Write out the records from the line containing "Which of the" through the end of the records as a Markdown table, leaving out blank lines. Use the columns Row and Record line, numbering each row.
--------------------
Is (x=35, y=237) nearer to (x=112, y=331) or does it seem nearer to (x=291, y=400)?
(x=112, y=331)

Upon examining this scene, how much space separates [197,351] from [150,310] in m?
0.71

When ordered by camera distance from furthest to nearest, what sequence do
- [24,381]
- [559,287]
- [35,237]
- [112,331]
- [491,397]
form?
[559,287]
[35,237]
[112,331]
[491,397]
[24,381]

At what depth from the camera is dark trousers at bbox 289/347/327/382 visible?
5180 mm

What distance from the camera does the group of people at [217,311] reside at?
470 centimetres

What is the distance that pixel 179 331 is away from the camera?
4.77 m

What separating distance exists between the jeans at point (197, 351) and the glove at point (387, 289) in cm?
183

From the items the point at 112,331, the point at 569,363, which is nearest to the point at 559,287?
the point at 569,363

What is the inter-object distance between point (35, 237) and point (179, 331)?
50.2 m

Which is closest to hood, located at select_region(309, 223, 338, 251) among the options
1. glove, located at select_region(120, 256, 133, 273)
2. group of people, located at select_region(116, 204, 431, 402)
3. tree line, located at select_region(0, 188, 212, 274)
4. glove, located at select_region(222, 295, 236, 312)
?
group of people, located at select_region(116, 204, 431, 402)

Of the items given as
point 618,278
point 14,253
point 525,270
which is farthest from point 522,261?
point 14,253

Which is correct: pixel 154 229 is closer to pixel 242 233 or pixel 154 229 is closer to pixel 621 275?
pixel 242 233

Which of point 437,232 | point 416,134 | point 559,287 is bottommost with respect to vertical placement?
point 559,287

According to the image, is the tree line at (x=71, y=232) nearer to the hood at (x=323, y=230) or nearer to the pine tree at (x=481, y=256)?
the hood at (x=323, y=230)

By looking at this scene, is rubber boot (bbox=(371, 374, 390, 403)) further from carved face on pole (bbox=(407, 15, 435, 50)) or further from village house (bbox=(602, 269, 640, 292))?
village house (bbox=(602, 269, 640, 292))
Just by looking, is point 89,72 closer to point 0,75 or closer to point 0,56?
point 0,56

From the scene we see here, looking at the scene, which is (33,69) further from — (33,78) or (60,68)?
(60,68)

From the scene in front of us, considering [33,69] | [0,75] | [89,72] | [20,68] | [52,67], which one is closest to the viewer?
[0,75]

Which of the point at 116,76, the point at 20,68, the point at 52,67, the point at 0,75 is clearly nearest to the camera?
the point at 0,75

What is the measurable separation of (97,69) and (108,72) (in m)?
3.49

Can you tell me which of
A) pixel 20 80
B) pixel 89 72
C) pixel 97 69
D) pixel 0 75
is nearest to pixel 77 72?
--------------------
• Written solution
| Row | Record line |
|---|---|
| 1 | Which of the point at 116,76, the point at 20,68, the point at 52,67, the point at 0,75 is clearly nearest to the camera? |
| 2 | the point at 0,75 |
| 3 | What is the measurable separation of (97,69) and (108,72) (in m)? |
| 4 | 3.49 |
| 5 | Can you tell me which of |
| 6 | A) pixel 20 80 |
| 7 | B) pixel 89 72 |
| 8 | C) pixel 97 69 |
| 9 | D) pixel 0 75 |
| 10 | is nearest to pixel 77 72? |